We’ve already seen normalization before. We need to recognize that words like “Care”, “care”, and “cARe” (along with any other variants) represent the same term. The way to enforce that similarity is to store the term in a standard, normalized form. Stemming and/or lemmatizing give us additional, more sophisticated ways to normalize tokens. In addition to all the terms above being the same up to upper- and lowercase differences, we can recognize they’re an example of a present-tense verb, care. Most search engines treat related tenses or forms like cared and caring as different variants of the same form. In the same way, singular and plural nouns (like “car” and “cars”) should be treated as different variations of the same form. We need a way to normalize our search terms to include this more general idea, and stemming and lemmatization let us do that.

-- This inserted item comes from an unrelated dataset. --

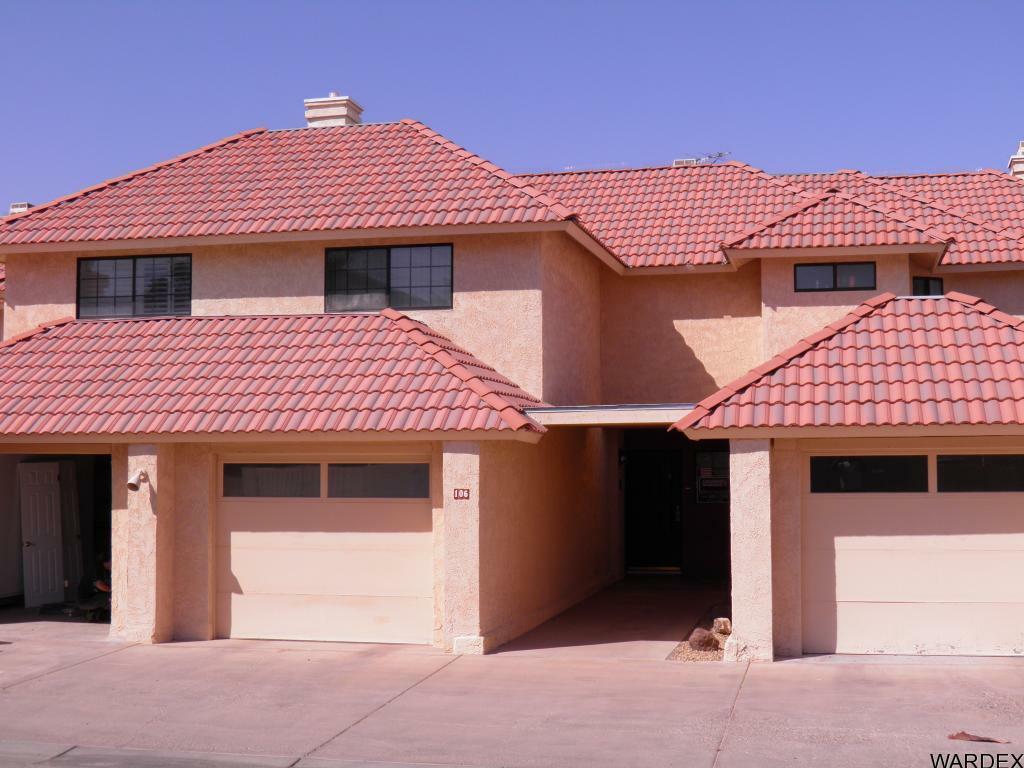 Property Photo:  1650 Smoketree S Ave 106  AZ 86403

Stemming a search term converts that term into a stem. Any terms that have the same stem are considered equivalent. Lemmatizing a search term converts that term into a lemma. Any terms that have the same lemma are considered equivalent. That’s easy, right?
There are various different algorithms for stemming, and each is called a stemmer. There are various approaches for lemmatizing, and each is called a lemmatizer. The difference between stemmers and lemmatizers is one of philosophy. Lemmatizers are based on linguistic models and follow a process to convert one word into its root word called a lemma. Stemmers are more mechanistic and follow a set of rules for truncating words (removing their endings) to convert them into a root–a stem– that may not necessarily be a word anymore.
The main conceptual difference between stems and lemmas is that a lemma is always a word while a stem may or may not be.
The most widely used stemmer is called the Porter Stemmer, and it has a webpage. It’s been around forever (since the 70s), and its algorithm is described by a set of rules that are successively applied to the word. Each rule, if its criterium is satisfied, reduces the length of a word. After the rules have all been tried, the word has been reduced to its stem. A simple example of a stem is that “cats” becomes “cat” after stemming. In this case, the stemmer can be used to make singular and plural nouns equivalent. Likewise “ponies” becomes “poni” which is not a word. “pony” remains “pony”. This result shows the stemmer is not perfect, and the fact that “pony” documents would not be returned for a “ponies” search is an example of a false negative–a document that should be returned would not be returned. The Porter Stemmer can also return incorrect results, false positives. For example organ and organization both stem to “organ”, and return “organ” documents for “organization” searches or vice versa is incorrect behavior.
The most widely-used lemmatizer is the Wordnet lemmatizer. It’s process is not as straightforward to describe as the Porter Stemmer above.
Converting a word into its stem or lemma is straightforward using NLTK. The stemmers NLTK provides all work the same and provide a .stem() method that takes a word as its argument and returns a stem.
import nltk term = "programmer" stemmer = nltk.PorterStemmer() print(stemmer.stem(term)) # prints "programm"
The lemmatizers are similar, providing a lemmatize() method, but the method takes an additional parameter where one is able to specify the part of speech (noun or verb) that the word is. This dependence on grammar illustrates how lemmatizers have a deeper linguistic connection than stemmers do.
import nltk term = "feet" lemmatizer = nltk.WordNetLemmatizer() lemma = lemmatizer.lemmatize(term) # lemma is 'foot' term = "processed" lemma = lemmatizer.lemmatize(term) # lemma is still 'processed' lemma = lemmatizer.lemmatize(term, 'v') # lemma is now 'process'
This “feature” of lemmatization gives us a recipe for lemmatizing a word whether or not we know its part of speech:
import nltk lemmatizer = nltk.WordNetLemmatizer() def to_lemma(term): global lemmatizer lemma = lemmatizer.lemmatize(term) if lemma == term: lemma = lemmatizer.lemmatize(term, 'v') # double-check return lemma
Construct Once – Use Repeatedly
It’s important to note that we only construct a new lemmatizer once yet may use it repeatedly to convert terms to lemmas. We would take the same approach with a stemmer. They can be expensive to construct because of the data they initialize, so it doesn’t make sense to construct them repeatedly if we plan to use it repeatedly. Construct them once somewhere in your code before calling them elsewhere. In the lemmatization example above, it’s constructed as a global variable and used within the function. We saw earlier that this was not such a good approach, but it’s better than repeated construction. For the next topic, classes, we’ll see a better way to do this by making the stemmer or lemmatizer be part of a class; an object (instance of the class) will have access to it.